SQL Server Maintenance Plans (Part 2)
25 October 2012, by Mike McLean
Welcome to the second part of my post on SQL Server Maintenance Plans.
Last time, we looked at the Control Flow UI, and wrapped our heads around how to get the Plan to do the actions in the sequence that we want. This time, I’ll show you a GOTCHA relating to making those actions do what you want. Specifically, about …
Executing Agent Jobs from Maintenance Plans
Disclaimer: The following comes from SQL Server 2005 and may not apply to later versions, although I looked briefly at SQL 2008 and it appeared to be set up the same way.
As you may have noticed in the first post, one of the tasks that can be run is to execute an agent job. Great!
The UI seems pretty clear: you just select a Job to run and it will act just like all the other tasks – in that you plug it into the rest of your plan by assigning other tasks dependencies on whether the Job succeeds, and then SQL Server will run the Agent and run subsequent tasks according to the outcome.
If you experiment, you’ll start to think that the task is treated as always succeeding:
Running this, you’ll always end up hitting A!
What’s more … you’ll discover that the email gets sent immediately, not after the 5 minutes is up! Strange, since when the first task is a backup task you don’t get the Notification until the Backup completes.
The cause (as those of you who noticed the “View T-SQL” button in the UI may have guessed) is msdb.dbo.sp_Start_Job.
Microsoft helpfully provides a built in sproc to start Agent Jobs. Unfortunately, it does exactly that: it starts the job … and then turns around and boasts about how successful it was at starting the job. sp_Start_Job executes the job asynchronously – it returns immediately and the return value is “Did the job start successfully.” (Pretty much equivalent to “Did I find a job with that name, that wasn’t already running”) It doesn’t wait for the Job to finish and it doesn’t report the success value of the Job itself!
So the Maintenance Plan Task does the same: it will immediately return a success as long as the job started at all.

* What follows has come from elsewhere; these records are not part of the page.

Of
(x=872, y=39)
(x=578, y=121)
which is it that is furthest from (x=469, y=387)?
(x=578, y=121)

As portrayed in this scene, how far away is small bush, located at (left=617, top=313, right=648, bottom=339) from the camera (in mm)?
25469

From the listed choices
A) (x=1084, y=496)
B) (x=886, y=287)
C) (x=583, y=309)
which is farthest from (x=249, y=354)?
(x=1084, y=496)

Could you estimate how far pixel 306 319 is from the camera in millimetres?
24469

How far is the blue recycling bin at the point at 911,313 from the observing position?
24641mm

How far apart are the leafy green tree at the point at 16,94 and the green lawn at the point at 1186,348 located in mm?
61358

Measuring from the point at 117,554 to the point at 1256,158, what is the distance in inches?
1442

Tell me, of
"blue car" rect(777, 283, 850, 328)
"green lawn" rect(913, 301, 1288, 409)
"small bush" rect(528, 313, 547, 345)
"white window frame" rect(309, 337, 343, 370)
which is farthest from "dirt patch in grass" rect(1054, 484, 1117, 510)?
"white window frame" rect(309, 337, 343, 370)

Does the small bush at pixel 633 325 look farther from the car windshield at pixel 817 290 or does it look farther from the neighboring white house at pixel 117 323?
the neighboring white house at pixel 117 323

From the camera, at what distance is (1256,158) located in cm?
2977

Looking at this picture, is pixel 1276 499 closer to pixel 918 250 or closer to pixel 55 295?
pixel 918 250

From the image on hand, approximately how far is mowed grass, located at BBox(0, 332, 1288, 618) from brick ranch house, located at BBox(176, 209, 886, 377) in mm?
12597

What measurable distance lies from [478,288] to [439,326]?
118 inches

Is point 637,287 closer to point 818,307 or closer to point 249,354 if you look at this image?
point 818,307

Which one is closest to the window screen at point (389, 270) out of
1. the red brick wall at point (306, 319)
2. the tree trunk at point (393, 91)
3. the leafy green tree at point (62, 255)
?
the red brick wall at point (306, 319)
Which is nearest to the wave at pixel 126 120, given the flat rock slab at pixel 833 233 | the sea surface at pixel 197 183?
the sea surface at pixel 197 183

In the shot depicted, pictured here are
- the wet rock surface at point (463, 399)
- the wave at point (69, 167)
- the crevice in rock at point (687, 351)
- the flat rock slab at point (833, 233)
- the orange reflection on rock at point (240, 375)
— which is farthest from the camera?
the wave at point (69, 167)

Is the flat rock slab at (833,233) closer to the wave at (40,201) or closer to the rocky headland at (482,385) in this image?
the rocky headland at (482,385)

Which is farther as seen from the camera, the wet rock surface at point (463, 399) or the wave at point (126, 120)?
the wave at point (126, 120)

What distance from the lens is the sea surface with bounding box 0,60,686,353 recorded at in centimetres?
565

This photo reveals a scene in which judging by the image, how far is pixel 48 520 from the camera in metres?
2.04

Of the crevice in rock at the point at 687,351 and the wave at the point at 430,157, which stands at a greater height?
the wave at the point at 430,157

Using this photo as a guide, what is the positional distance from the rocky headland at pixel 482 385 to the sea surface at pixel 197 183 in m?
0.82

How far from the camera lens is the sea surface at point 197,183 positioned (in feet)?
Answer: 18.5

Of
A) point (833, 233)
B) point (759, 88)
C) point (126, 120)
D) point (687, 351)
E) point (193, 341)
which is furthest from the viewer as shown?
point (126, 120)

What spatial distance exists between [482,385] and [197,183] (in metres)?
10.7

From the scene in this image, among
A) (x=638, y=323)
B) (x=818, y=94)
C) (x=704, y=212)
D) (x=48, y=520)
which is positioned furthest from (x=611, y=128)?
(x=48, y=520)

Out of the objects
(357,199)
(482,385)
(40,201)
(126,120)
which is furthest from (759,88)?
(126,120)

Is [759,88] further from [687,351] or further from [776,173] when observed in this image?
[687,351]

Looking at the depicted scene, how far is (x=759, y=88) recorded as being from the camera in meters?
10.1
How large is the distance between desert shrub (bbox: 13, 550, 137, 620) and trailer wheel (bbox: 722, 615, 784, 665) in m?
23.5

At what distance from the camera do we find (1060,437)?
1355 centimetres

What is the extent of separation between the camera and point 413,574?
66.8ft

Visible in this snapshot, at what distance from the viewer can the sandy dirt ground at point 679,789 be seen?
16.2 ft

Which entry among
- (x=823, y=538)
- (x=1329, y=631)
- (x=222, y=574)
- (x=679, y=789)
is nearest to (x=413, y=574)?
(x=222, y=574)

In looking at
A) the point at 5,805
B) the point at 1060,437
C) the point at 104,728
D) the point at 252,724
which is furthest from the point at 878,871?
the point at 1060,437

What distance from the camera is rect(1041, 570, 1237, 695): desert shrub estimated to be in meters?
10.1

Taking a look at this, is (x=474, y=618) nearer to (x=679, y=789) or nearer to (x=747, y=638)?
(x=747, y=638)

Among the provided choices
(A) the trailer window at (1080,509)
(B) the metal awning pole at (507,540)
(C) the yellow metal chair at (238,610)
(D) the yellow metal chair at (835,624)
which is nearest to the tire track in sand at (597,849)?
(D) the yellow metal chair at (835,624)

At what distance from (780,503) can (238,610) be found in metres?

Whilst I concede that knowing whether the job was started is valuable, it’s not much good if you’re trying to report on whether the complete backup plan as a whole has succeeded!
I couldn’t find a way around this at all, and was eventually forced to use a custom Synchronous Job Execution sproc mainly copied from Pavel Pawlowski and then tweaked for our particular use cases. All credit, and much thanks, goes to him.
The sproc actually comprises three parts:
- A function (fnGetJobStatus) to poll a job’s status “Running”, “Succeded”, “Failed”, plus a couple of obscure cases. It works by examining msdb.dbo.SysJobActivity and msdb.dbo.SysJobHistory
- A sproc (spWaitForJob) to sit in a lazy loop waiting for a job to finish.
- And finally a sproc (spSynchControlledRunJob) to handle running agent jobs in a controllable manner (also includes a “wait for it to finish, then start a new one” option).
(The details of these three SQL scripts can be found on Pavel’s site as linked above):
Finally, the sproc could then be executed directly in the Backup Plan, since one of the other options for tasks in a Maintenance Plan is “Execute custom SQL”.
And finally, we have reliable reporting of our Backup tasks. Phew!
Hopefully these posts will save someone a load of time as they discover and probe their way through these minefields. Or alternatively, it will give you a chance for a good laugh before telling me that there’s a trivial, built-in way of doing all this stuff (I spent a reasonable amount of time looking for such a solution at the time, but perhaps my Google-fu was weak that day).
Comments on doing this sort of thing in later SQL Server versions would be particularly welcome: I looked very briefly and confirmed that the “Start Agent Jobs” still uses sp_Start_Job, but perhaps there’s an obscure, better, new way around this issue?